BEGIN Exercise materials

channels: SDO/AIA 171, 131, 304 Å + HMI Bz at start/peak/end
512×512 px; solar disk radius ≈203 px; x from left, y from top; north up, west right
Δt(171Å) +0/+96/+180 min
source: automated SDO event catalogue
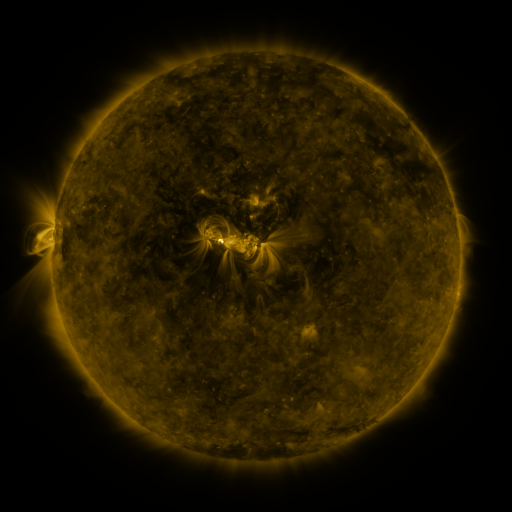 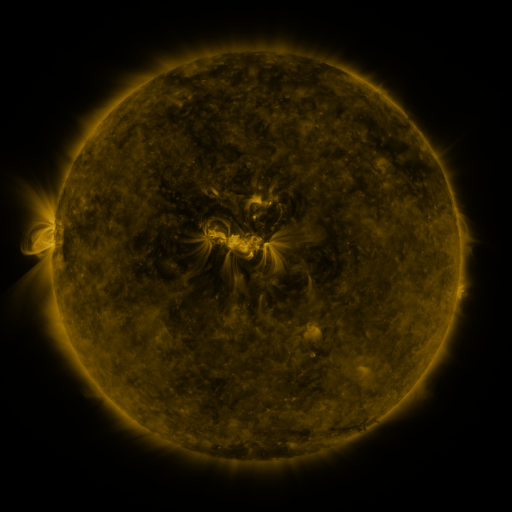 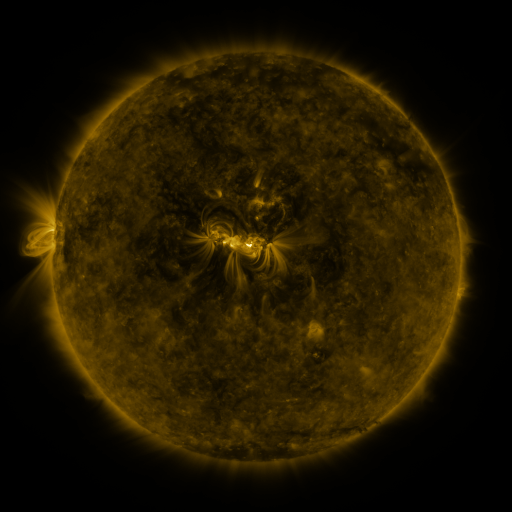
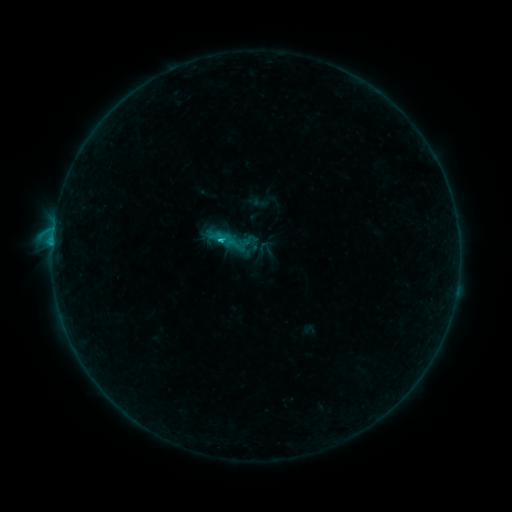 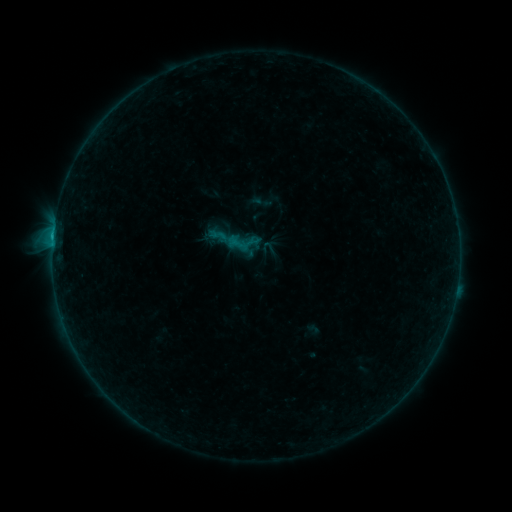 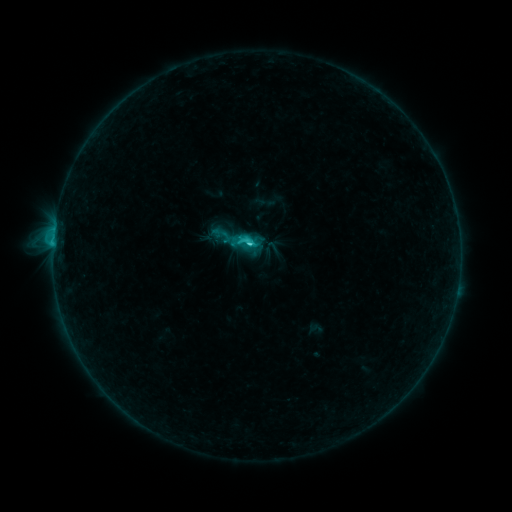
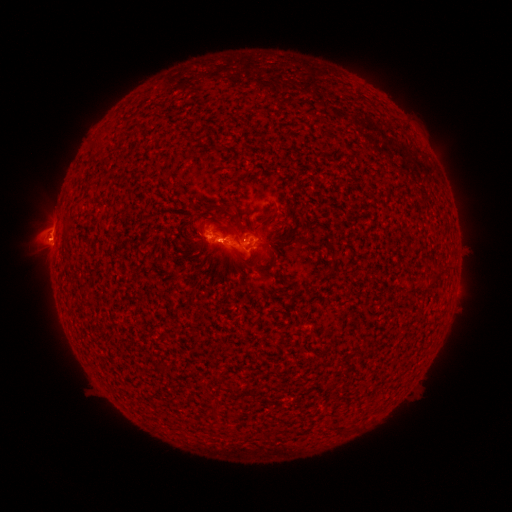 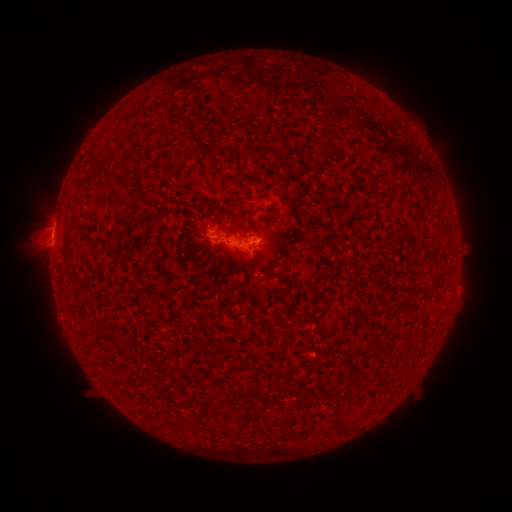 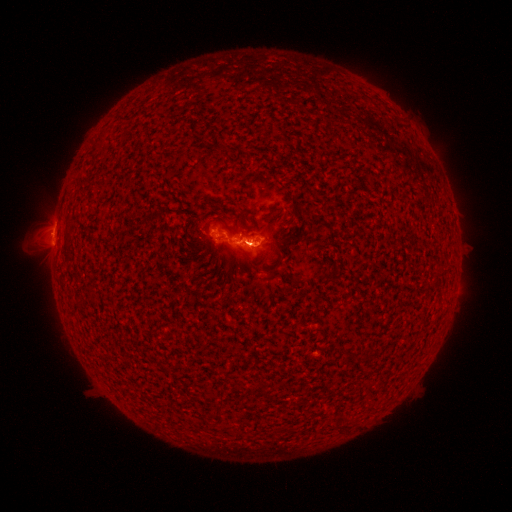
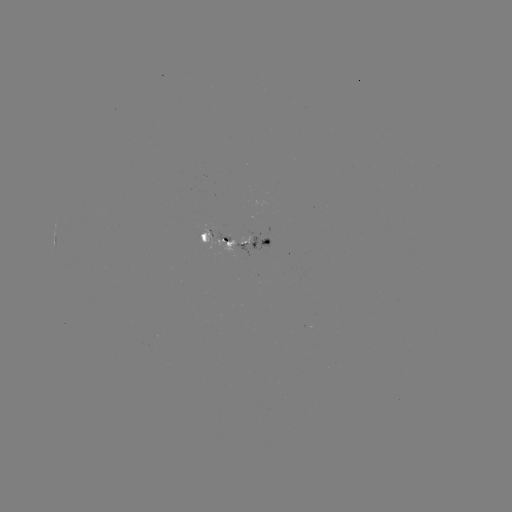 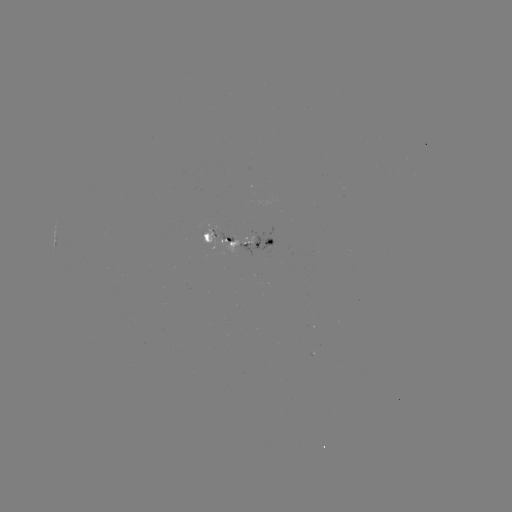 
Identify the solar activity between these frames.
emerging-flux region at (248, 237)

END Exercise materials

Work to complete: Drop the images, then copy the data exactly.

Exercise response:
channels: SDO/AIA 171, 131, 304 Å + HMI Bz at start/peak/end
512×512 px; solar disk radius ≈203 px; x from left, y from top; north up, west right
Δt(171Å) +0/+96/+180 min
source: automated SDO event catalogue
Identify the solar activity between these frames.
emerging-flux region at (248, 237)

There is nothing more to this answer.